(SELECTED PASSAGE)
A message from Valarie, baby Delila’s mom
One year ago – Mother’s Day 2020, I was two and a half months away from meeting my third and final baby girl. 2020 was a tough year for everyone with the COVID pandemic and living our new normal, but it was about to hit a peak for me when I got news just a month later I would have never fathomed. “It appears your baby has a heart defect from the ultrasound we did today. You will be referred to a maternal-fetal medicine specialist for the rest of your pregnancy. I am so, so sorry”. With tears welling in my eyes, I left the doctor’s office with my world crashing down on me. “How could this be?” I thought. These are the kinds of things you read and hear about, but never think that it will be “me” and “my family”. Read more about baby Delila’s diagnosis.
Fast forward to now, a year later, my world being sweet little Delila’s mom has been nothing short of a delightful, chaotic, blessing. At nine months old and 13 pounds, my petite little Alagille warrior is thriving, and full of smiles that melt my worries away even during the most stressful moments. Doctors had warned us that children with Alagille may be delayed in their development depending on the severity, and while it is challenging not to compare her progress to what my older daughters were doing by this age, I remind myself that in due time she will get there and conquer those milestones. Within the past few weeks, she has begun to sit up by herself and to my excitement, has started saying “mama” as her first word – needless to say, I am a super proud mom!

(RECORD SET)
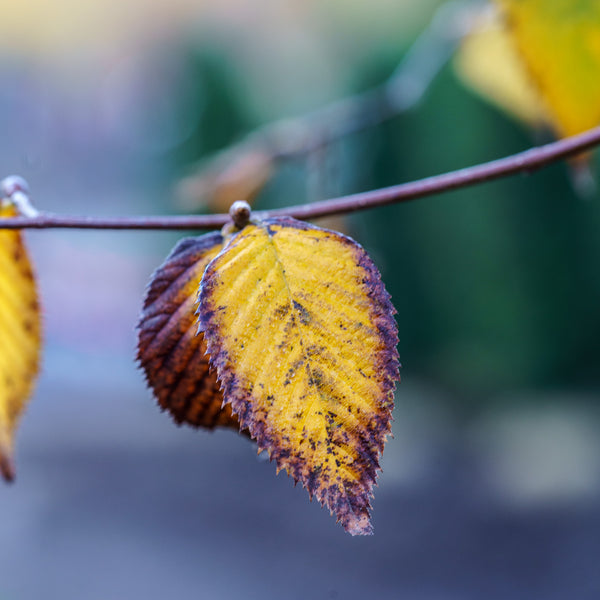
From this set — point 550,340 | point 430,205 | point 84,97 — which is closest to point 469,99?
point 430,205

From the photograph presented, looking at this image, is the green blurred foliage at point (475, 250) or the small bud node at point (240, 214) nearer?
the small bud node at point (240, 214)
==
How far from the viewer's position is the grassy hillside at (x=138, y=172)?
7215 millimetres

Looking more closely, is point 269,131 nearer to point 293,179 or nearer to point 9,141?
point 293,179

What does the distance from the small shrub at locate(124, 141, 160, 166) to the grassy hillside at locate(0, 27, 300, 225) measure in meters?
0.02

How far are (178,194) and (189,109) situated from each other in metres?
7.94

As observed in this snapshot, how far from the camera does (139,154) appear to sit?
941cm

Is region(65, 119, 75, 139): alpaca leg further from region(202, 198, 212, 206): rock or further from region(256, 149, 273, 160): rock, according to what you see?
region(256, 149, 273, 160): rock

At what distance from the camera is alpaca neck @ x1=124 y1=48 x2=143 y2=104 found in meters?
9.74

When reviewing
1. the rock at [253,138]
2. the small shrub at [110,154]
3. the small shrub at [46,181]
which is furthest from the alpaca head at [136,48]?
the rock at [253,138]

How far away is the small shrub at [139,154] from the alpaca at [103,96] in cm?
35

(PROBLEM SET)
1. In the passage about baby Delila, how old is she and how much does she weigh?
2. Summarize the passage about baby Delila in two sentences.
3. Extract the stretch of the passage about baby Delila from "A message from" through "baby Delila’s diagnosis.".

(SOLUTIONS BELOW)
1. She is nine months old and weighs 13 pounds.

2. About a month after Mother's Day 2020, while pregnant with her third daughter, Valarie learned from an ultrasound that her baby had a heart defect and was referred to a maternal-fetal medicine specialist. A year later, Delila is a thriving nine-month-old with Alagille who has recently begun sitting up by herself and saying "mama," despite doctors' warnings about possible developmental delays.

3.
A message from Valarie, baby Delila’s mom
One year ago – Mother’s Day 2020, I was two and a half months away from meeting my third and final baby girl. 2020 was a tough year for everyone with the COVID pandemic and living our new normal, but it was about to hit a peak for me when I got news just a month later I would have never fathomed. “It appears your baby has a heart defect from the ultrasound we did today. You will be referred to a maternal-fetal medicine specialist for the rest of your pregnancy. I am so, so sorry”. With tears welling in my eyes, I left the doctor’s office with my world crashing down on me. “How could this be?” I thought. These are the kinds of things you read and hear about, but never think that it will be “me” and “my family”. Read more about baby Delila’s diagnosis.